• [Supplied passage]

*** Begin section ***

In the summer of that year, Clare escaped from the asylum and walked the approximately one hundred miles to Northborough, recording his experiences in a manuscript titled Journey Out of Essex. He spent about five months with his family and was then taken to the Northamptonshire General Lunatic Asylum, where he spent the rest of his life. Clare wrote nearly 1,000 pages of poetry between 1861 and his death on May 20, 1864, and some of it filtered out to literary magazines and was published. Clare complained bitterly about his incarceration, and one often-quoted visitor (as for example by Haughton and Phillips) recorded that he said "they have cut off my head, and picked out all the letters of the alphabet—all the vowels and consonants—and brought them out through my ears; and then they want me to write poetry! I can't do it." Before his death, however, he wrote another famous poem, the quizzical "To John Clare."

*** End section ***

• [Prompt 1]
List every person named in the passage about Clare's final years.
• [Prompt 2]
Extend the passage on Clare's final years by continuing from its last sentence.

• [Recorded information]
*** Begin section ***

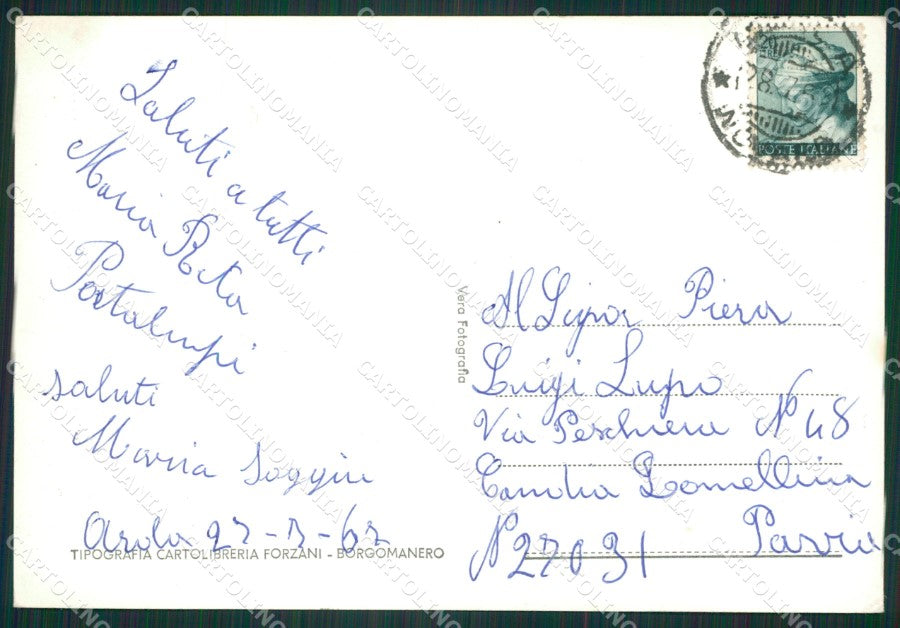 Verbania Arola Foto FG cartolina ZK4073 – retro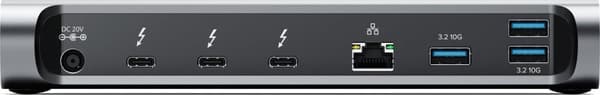 Alogic Thunderbolt 4 BLAZE dockningsstation Trippel Thunderbolt-utgångar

*** End section ***

• [Your response 1]
Clare, Haughton, Phillips

• [Your response 2]
Clare's poetry exerted an increasing fascination as the 20th century went on, especially as society in general began to wrestle with the nature of mental illness. Poet Theodore Roethke, who himself wrestled with mental demons, admired Clare, as did radio host and poetry anthology editor Garrison Keillor. Indeed, suggested Jeredith Merrin in The Southern Review, "the American audience may be especially primed now to enjoy Clare's poetry," which was subjective, rather undisciplined, and sometimes very sexy ("Lay by thy woollen vest. / Drape no cloak o'er thy breast: / Where my hand oft hath pressed / Pin nothing there: / Where my head droops to rest, / leave its bed bare," Clare wrote in one poem quoted by Merrin). Most important of all, Merrin argued, was the semi-oral nature of Clare's poetry in a time when spoken poetry, thanks to hip-hop music and poetry slams, was on the rise. Whatever the reason, Clare was the focus of numerous new editions and scholarly studies from the 1980s onward.
Books
Bate, Jonathan, John Clare: A Biography, Picador, 2003.
Haughton, Hugh, et al., ed., John Clare in Context, Cambridge, 1994.
Periodicals
Contemporary Review, October 1997.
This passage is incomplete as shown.